DOCUMENT SECTION =
══════

The Best Leaders Seek Help: Why You Should Too
May 13, 2023Mental Health Is For You, Too
Thought of the week:
Too much light blinds the eye;
too much sound deafens the ear;
too many spices dull the taste;
too much exercise weakens the body;
the pursuit of great riches leads to ruin.
The wise attend to the inner truth of things
and are not fooled by outward appearances.
They ignore matter and seek the spirit.
-Lao Tzu, Tao Te Ching
In this week's Dose, I share ways in which we all deal with mental health and how to re-think about getting help.
In honor of Mental Health Awareness Month, I wanted to kick this off with a bang.
I've learned that mental health comes down to ONE simple thing:
Our perspective.
The quality of our thoughts, beliefs, and how we view OUR world.
That's it.
Is our perspective helping us?
Or is it hurting us?
It's not about changing everything around us to feel OKAY on the inside.
It comes down to how we think, the quality of our thoughts, and what we CHOOSE to make our lives mean.
Whether someone is struggling to create boundaries to separate from work due to FEELING like they will let their team down if they don't respond to Slack messages immediately...
Maybe it's not blocking time to focus on your health because it FEELS like that would take time away from your family.
Perhaps it's being unwilling to go a couple of weeks without drinking because you only have a few drinks and it's 'not a problem'...
If it's not a problem, why is it so hard to stop for a few weeks?
Or you want to start a business aligned with your life's mission, but let fear of rejection prevent you from finally starting.
All of these examples have one thing in common.
A perspective that is keeping you stuck.
One based in fear.
One focused on self-imposed limitations.
What will others think? What if I fail? What will that MEAN about me?

══════

WHAT TO WORK ON =
(a) Answer these questions from the mental health newsletter:
(i) Which work is the thought of the week quoted from?
(ii) In honor of which month did the writer want to kick things off with a bang?
(iii) What is the one thing the writer says mental health comes down to?
(b) Write the next few paragraphs of the mental health newsletter, picking up after its final line of questions.

Entries taken from a collection
══════

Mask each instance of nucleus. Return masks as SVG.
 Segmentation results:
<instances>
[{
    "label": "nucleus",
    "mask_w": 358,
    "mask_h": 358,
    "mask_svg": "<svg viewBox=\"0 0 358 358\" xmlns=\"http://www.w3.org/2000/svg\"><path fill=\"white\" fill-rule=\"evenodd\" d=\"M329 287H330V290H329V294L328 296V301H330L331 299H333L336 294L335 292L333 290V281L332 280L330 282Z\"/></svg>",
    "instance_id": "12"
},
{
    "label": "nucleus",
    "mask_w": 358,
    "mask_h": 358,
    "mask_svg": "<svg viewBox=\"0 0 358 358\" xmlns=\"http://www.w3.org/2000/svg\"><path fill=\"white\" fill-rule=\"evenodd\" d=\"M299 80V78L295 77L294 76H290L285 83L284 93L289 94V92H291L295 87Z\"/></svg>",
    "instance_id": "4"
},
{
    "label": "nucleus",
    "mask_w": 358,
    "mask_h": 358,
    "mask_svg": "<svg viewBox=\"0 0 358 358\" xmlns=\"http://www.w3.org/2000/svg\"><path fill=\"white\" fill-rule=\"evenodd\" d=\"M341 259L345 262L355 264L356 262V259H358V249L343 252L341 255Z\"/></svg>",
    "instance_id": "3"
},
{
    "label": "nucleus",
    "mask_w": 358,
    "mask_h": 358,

══════

RESPONSE LIST =
(a)
(i) The Tao Te Ching, by Lao Tzu.
(ii) Mental Health Awareness Month.
(iii) Our perspective.

(b)
My definition of mental health has drastically changed in the last 4-5 years.
I used to think it was reserved for people in a psych ward.
For emo kids (is emo still a thing?) or those who experienced traumatic events.
Couldn't possibly be for successful men with great jobs, great homes, great families, and making great money with unlimited potential ahead of them...
I thought it was something that only affected you when a parent died or if you had Trauma.
And it definitely could never apply to me.
It was only for someone else.
For 31 years, I thought feelings made you weak and lifting weights made you strong.
I thought the way to handle ANY uncomfortable emotions was with beer, tequila, and tacos.
And if you did speak up, it meant something was wrong with you, your peers would judge you, and your friends would worry sick about you.
For 4 years, my way of processing mental turbulence was to do a TOUGH workout every day and 1 HARD day of drinking on Saturdays.
I'd hit the gym for the 9am class and be planted on a barstool by noon.
There were times when I'd be out drinking with friends and would feel a tidal wave of sadness come over me out of nowhere.
I'd put my drink down and skip out the door without telling anyone because I felt like I was going to burst into tears at any moment.
At the time, I had no clue why I felt this way, where it was coming from, or what I could do to fix it.
I'm stubborn, competitive, and expect myself to perform at a high level.
So not only did I feel like I COULDN'T tell anyone, I was determined to figure it out on my own.
"The slowest and most expensive way to do something is to do it alone."
It cost me my career and took me 4 years to get out of that dark place.
Of course, I've learned a ton and wouldn't change my experience as it was necessary to get me to where I'm at today.
But if I could go back and tell myself ONE thing I'd say:
"Even the greatest athletes on Earth work on their mental game with someone. You consider yourself a high performer, so why not get help to be even better?"
The idea that I've come to love now is that we need to think of our mental health like we do our physical health.
It takes work, structure, intention, and sometimes hiring someone to help.
Mental health isn't just depression or anxiety.
It's burnout, stress, imposter syndrome, perfectionism, procrastination, negative self-talk, self-sabotage, not sticking to habits, lack of motivation, loneliness; feeling stuck, directionless, or lacking fulfillment; lack of focus, energy, or clarity; trouble with relationships, having zero hobbies, not having fun, or feeling disconnected from others.
And each of these has its own sliding scale.
As men, we need to be tough, gritty, and provide & protect.
I support this.
But where we go wrong is feeling like we can NEVER need help.
That we HAVE to do it alone.
We'll never be our best if we constantly try to do everything by ourselves.
Or bottle it up when things feel off.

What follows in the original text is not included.